§ **Task item**:
Reproduce every one of the rows below without changing a single character.

§ **Dataset extract**:
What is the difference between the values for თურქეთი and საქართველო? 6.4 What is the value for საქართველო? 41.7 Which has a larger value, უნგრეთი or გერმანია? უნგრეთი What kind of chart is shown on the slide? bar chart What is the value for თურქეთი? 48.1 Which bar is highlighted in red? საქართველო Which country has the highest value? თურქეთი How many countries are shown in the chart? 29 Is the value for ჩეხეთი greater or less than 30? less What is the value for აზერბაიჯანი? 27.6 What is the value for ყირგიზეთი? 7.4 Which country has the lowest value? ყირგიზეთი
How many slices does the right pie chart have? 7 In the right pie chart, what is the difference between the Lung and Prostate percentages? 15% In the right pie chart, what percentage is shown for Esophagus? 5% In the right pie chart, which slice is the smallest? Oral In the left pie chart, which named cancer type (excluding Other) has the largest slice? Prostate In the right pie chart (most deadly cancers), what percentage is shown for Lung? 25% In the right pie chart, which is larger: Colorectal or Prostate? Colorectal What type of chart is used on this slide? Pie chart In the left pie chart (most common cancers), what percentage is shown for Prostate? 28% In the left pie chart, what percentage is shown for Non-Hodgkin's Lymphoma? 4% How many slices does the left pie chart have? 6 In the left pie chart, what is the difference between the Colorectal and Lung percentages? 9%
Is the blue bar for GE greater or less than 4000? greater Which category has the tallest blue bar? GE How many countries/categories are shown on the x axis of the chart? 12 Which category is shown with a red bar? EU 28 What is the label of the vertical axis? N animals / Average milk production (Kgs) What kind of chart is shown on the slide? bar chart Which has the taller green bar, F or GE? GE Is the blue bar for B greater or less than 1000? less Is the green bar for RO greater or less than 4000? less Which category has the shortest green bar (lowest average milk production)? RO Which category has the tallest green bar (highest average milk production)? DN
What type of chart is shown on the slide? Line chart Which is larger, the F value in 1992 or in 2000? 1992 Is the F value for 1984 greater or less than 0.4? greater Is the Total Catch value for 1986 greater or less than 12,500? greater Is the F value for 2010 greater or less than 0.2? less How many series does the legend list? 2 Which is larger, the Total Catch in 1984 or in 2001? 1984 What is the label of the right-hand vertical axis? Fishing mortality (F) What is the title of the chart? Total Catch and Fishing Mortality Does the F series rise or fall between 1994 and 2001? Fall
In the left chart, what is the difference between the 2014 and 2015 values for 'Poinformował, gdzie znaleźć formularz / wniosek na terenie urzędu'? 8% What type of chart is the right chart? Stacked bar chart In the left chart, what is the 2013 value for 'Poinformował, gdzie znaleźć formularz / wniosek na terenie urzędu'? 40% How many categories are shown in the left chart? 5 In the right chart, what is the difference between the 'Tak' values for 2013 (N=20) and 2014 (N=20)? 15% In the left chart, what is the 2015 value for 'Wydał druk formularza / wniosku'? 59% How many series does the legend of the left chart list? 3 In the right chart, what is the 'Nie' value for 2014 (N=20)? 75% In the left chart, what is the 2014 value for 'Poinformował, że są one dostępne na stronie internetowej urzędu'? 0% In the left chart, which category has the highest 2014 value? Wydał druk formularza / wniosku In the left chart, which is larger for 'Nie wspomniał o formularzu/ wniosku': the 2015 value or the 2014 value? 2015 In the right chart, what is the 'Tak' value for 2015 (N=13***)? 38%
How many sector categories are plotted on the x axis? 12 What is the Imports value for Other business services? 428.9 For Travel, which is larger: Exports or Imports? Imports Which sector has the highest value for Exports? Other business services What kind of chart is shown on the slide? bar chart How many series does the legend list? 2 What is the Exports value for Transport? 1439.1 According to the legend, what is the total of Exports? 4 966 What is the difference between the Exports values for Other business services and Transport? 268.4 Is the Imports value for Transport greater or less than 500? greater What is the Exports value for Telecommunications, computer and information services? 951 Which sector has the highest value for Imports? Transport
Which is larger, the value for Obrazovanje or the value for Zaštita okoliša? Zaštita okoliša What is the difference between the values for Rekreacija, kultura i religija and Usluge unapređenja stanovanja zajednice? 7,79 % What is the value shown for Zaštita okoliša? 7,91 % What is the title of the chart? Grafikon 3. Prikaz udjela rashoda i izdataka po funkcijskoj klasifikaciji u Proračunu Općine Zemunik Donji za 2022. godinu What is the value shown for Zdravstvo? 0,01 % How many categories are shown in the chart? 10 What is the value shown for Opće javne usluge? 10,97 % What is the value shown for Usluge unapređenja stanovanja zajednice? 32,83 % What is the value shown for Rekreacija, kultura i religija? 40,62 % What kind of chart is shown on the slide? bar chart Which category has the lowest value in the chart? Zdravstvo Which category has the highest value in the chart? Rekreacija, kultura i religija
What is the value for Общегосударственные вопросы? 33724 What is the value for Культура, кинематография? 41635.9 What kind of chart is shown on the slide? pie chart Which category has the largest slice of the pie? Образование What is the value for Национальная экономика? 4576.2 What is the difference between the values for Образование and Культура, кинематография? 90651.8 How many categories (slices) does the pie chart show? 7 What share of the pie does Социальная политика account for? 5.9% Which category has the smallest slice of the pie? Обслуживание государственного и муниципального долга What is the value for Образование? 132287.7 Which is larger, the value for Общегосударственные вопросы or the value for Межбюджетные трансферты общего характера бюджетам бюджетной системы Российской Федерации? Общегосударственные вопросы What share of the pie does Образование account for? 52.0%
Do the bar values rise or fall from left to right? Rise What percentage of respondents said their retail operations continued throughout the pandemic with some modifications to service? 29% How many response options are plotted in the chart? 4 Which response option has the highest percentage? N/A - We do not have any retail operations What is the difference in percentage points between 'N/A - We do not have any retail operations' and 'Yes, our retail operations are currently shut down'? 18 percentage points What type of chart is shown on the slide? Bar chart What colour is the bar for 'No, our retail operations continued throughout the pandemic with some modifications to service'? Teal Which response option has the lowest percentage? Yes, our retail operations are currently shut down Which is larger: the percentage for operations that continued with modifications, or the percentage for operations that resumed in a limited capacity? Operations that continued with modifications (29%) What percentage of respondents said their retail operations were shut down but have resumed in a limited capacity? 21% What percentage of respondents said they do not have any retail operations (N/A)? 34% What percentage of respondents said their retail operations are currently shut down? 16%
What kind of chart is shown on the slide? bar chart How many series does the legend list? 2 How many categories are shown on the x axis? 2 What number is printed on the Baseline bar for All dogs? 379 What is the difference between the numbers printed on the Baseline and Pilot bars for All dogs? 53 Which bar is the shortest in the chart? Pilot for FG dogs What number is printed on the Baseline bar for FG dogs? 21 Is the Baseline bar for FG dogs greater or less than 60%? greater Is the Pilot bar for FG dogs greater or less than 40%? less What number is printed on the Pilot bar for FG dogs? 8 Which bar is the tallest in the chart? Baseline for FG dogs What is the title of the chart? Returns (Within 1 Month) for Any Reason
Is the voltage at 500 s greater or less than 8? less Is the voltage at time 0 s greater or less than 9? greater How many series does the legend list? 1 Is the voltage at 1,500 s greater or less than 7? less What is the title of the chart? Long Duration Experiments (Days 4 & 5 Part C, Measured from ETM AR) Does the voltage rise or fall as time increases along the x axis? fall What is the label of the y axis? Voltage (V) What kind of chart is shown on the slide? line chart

§ **Result of the task**:
What is the difference between the values for თურქეთი and საქართველო? 6.4 What is the value for საქართველო? 41.7 Which has a larger value, უნგრეთი or გერმანია? უნგრეთი What kind of chart is shown on the slide? bar chart What is the value for თურქეთი? 48.1 Which bar is highlighted in red? საქართველო Which country has the highest value? თურქეთი How many countries are shown in the chart? 29 Is the value for ჩეხეთი greater or less than 30? less What is the value for აზერბაიჯანი? 27.6 What is the value for ყირგიზეთი? 7.4 Which country has the lowest value? ყირგიზეთი
How many slices does the right pie chart have? 7 In the right pie chart, what is the difference between the Lung and Prostate percentages? 15% In the right pie chart, what percentage is shown for Esophagus? 5% In the right pie chart, which slice is the smallest? Oral In the left pie chart, which named cancer type (excluding Other) has the largest slice? Prostate In the right pie chart (most deadly cancers), what percentage is shown for Lung? 25% In the right pie chart, which is larger: Colorectal or Prostate? Colorectal What type of chart is used on this slide? Pie chart In the left pie chart (most common cancers), what percentage is shown for Prostate? 28% In the left pie chart, what percentage is shown for Non-Hodgkin's Lymphoma? 4% How many slices does the left pie chart have? 6 In the left pie chart, what is the difference between the Colorectal and Lung percentages? 9%
Is the blue bar for GE greater or less than 4000? greater Which category has the tallest blue bar? GE How many countries/categories are shown on the x axis of the chart? 12 Which category is shown with a red bar? EU 28 What is the label of the vertical axis? N animals / Average milk production (Kgs) What kind of chart is shown on the slide? bar chart Which has the taller green bar, F or GE? GE Is the blue bar for B greater or less than 1000? less Is the green bar for RO greater or less than 4000? less Which category has the shortest green bar (lowest average milk production)? RO Which category has the tallest green bar (highest average milk production)? DN
What type of chart is shown on the slide? Line chart Which is larger, the F value in 1992 or in 2000? 1992 Is the F value for 1984 greater or less than 0.4? greater Is the Total Catch value for 1986 greater or less than 12,500? greater Is the F value for 2010 greater or less than 0.2? less How many series does the legend list? 2 Which is larger, the Total Catch in 1984 or in 2001? 1984 What is the label of the right-hand vertical axis? Fishing mortality (F) What is the title of the chart? Total Catch and Fishing Mortality Does the F series rise or fall between 1994 and 2001? Fall
In the left chart, what is the difference between the 2014 and 2015 values for 'Poinformował, gdzie znaleźć formularz / wniosek na terenie urzędu'? 8% What type of chart is the right chart? Stacked bar chart In the left chart, what is the 2013 value for 'Poinformował, gdzie znaleźć formularz / wniosek na terenie urzędu'? 40% How many categories are shown in the left chart? 5 In the right chart, what is the difference between the 'Tak' values for 2013 (N=20) and 2014 (N=20)? 15% In the left chart, what is the 2015 value for 'Wydał druk formularza / wniosku'? 59% How many series does the legend of the left chart list? 3 In the right chart, what is the 'Nie' value for 2014 (N=20)? 75% In the left chart, what is the 2014 value for 'Poinformował, że są one dostępne na stronie internetowej urzędu'? 0% In the left chart, which category has the highest 2014 value? Wydał druk formularza / wniosku In the left chart, which is larger for 'Nie wspomniał o formularzu/ wniosku': the 2015 value or the 2014 value? 2015 In the right chart, what is the 'Tak' value for 2015 (N=13***)? 38%
How many sector categories are plotted on the x axis? 12 What is the Imports value for Other business services? 428.9 For Travel, which is larger: Exports or Imports? Imports Which sector has the highest value for Exports? Other business services What kind of chart is shown on the slide? bar chart How many series does the legend list? 2 What is the Exports value for Transport? 1439.1 According to the legend, what is the total of Exports? 4 966 What is the difference between the Exports values for Other business services and Transport? 268.4 Is the Imports value for Transport greater or less than 500? greater What is the Exports value for Telecommunications, computer and information services? 951 Which sector has the highest value for Imports? Transport
Which is larger, the value for Obrazovanje or the value for Zaštita okoliša? Zaštita okoliša What is the difference between the values for Rekreacija, kultura i religija and Usluge unapređenja stanovanja zajednice? 7,79 % What is the value shown for Zaštita okoliša? 7,91 % What is the title of the chart? Grafikon 3. Prikaz udjela rashoda i izdataka po funkcijskoj klasifikaciji u Proračunu Općine Zemunik Donji za 2022. godinu What is the value shown for Zdravstvo? 0,01 % How many categories are shown in the chart? 10 What is the value shown for Opće javne usluge? 10,97 % What is the value shown for Usluge unapređenja stanovanja zajednice? 32,83 % What is the value shown for Rekreacija, kultura i religija? 40,62 % What kind of chart is shown on the slide? bar chart Which category has the lowest value in the chart? Zdravstvo Which category has the highest value in the chart? Rekreacija, kultura i religija
What is the value for Общегосударственные вопросы? 33724 What is the value for Культура, кинематография? 41635.9 What kind of chart is shown on the slide? pie chart Which category has the largest slice of the pie? Образование What is the value for Национальная экономика? 4576.2 What is the difference between the values for Образование and Культура, кинематография? 90651.8 How many categories (slices) does the pie chart show? 7 What share of the pie does Социальная политика account for? 5.9% Which category has the smallest slice of the pie? Обслуживание государственного и муниципального долга What is the value for Образование? 132287.7 Which is larger, the value for Общегосударственные вопросы or the value for Межбюджетные трансферты общего характера бюджетам бюджетной системы Российской Федерации? Общегосударственные вопросы What share of the pie does Образование account for? 52.0%
Do the bar values rise or fall from left to right? Rise What percentage of respondents said their retail operations continued throughout the pandemic with some modifications to service? 29% How many response options are plotted in the chart? 4 Which response option has the highest percentage? N/A - We do not have any retail operations What is the difference in percentage points between 'N/A - We do not have any retail operations' and 'Yes, our retail operations are currently shut down'? 18 percentage points What type of chart is shown on the slide? Bar chart What colour is the bar for 'No, our retail operations continued throughout the pandemic with some modifications to service'? Teal Which response option has the lowest percentage? Yes, our retail operations are currently shut down Which is larger: the percentage for operations that continued with modifications, or the percentage for operations that resumed in a limited capacity? Operations that continued with modifications (29%) What percentage of respondents said their retail operations were shut down but have resumed in a limited capacity? 21% What percentage of respondents said they do not have any retail operations (N/A)? 34% What percentage of respondents said their retail operations are currently shut down? 16%
What kind of chart is shown on the slide? bar chart How many series does the legend list? 2 How many categories are shown on the x axis? 2 What number is printed on the Baseline bar for All dogs? 379 What is the difference between the numbers printed on the Baseline and Pilot bars for All dogs? 53 Which bar is the shortest in the chart? Pilot for FG dogs What number is printed on the Baseline bar for FG dogs? 21 Is the Baseline bar for FG dogs greater or less than 60%? greater Is the Pilot bar for FG dogs greater or less than 40%? less What number is printed on the Pilot bar for FG dogs? 8 Which bar is the tallest in the chart? Baseline for FG dogs What is the title of the chart? Returns (Within 1 Month) for Any Reason
Is the voltage at 500 s greater or less than 8? less Is the voltage at time 0 s greater or less than 9? greater How many series does the legend list? 1 Is the voltage at 1,500 s greater or less than 7? less What is the title of the chart? Long Duration Experiments (Days 4 & 5 Part C, Measured from ETM AR) Does the voltage rise or fall as time increases along the x axis? fall What is the label of the y axis? Voltage (V) What kind of chart is shown on the slide? line chart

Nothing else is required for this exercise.